How to Prompt Reasoning Models: GPT-5.4, DeepSeek R1 & Claude
Learn to prompt reasoning models like GPT-5.4 Thinking, DeepSeek R1, and Claude extended thinking. Techniques, real examples, and when to use each model.

Reasoning models think before they answer. That changes everything about how you should prompt them. Standard chat models generate tokens left-to-right in a single pass. Reasoning models run an internal chain-of-thought process first, working through the problem before producing a final response. If you have been prompting reasoning models the same way you prompt GPT-5.4 or Claude Sonnet, you are leaving significant performance on the table.

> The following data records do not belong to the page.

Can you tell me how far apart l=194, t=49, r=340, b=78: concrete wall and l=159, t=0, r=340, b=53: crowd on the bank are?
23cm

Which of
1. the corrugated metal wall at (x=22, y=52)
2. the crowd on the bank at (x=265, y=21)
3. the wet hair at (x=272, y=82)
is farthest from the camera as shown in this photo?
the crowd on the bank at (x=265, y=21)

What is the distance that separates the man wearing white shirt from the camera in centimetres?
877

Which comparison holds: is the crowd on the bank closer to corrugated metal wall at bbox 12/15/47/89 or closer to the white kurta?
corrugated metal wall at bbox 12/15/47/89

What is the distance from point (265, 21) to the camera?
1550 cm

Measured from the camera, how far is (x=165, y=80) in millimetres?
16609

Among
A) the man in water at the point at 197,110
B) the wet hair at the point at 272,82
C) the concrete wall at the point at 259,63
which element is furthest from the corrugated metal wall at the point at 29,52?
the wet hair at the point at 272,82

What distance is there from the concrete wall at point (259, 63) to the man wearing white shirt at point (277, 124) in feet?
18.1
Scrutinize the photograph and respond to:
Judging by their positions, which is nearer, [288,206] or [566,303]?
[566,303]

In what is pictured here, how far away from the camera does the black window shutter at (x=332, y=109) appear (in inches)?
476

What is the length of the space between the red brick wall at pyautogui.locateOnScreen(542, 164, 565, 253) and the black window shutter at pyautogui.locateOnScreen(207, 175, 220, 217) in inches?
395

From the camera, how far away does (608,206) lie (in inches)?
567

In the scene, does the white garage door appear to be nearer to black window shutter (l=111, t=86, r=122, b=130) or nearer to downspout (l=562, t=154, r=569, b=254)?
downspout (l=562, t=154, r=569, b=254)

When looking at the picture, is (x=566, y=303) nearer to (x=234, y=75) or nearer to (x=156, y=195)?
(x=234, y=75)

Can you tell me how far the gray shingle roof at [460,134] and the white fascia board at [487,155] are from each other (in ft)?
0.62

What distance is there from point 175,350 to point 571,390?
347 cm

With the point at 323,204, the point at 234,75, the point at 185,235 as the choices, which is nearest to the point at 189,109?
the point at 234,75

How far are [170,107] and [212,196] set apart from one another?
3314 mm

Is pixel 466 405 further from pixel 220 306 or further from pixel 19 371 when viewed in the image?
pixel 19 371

Three major reasoning model families dominate right now: OpenAI's GPT-5.4 Thinking, DeepSeek R1, and Anthropic's Claude with extended thinking. Each one handles reasoning differently, costs differently, and responds to different prompting strategies. I have spent months testing all three across coding, math, logic, and complex analysis tasks. This guide covers exactly how to get the best results from each one, with real prompts you can copy and use immediately.
How Reasoning Models Work
Standard models like GPT-5.4 or Claude Sonnet 4.6 generate responses token by token. They are fast, capable, and perfectly suited for most tasks. Reasoning models add an extra step: before generating the final answer, they allocate tokens to an internal thinking process. This thinking phase lets the model plan, consider alternatives, catch its own mistakes, and work through multi-step logic.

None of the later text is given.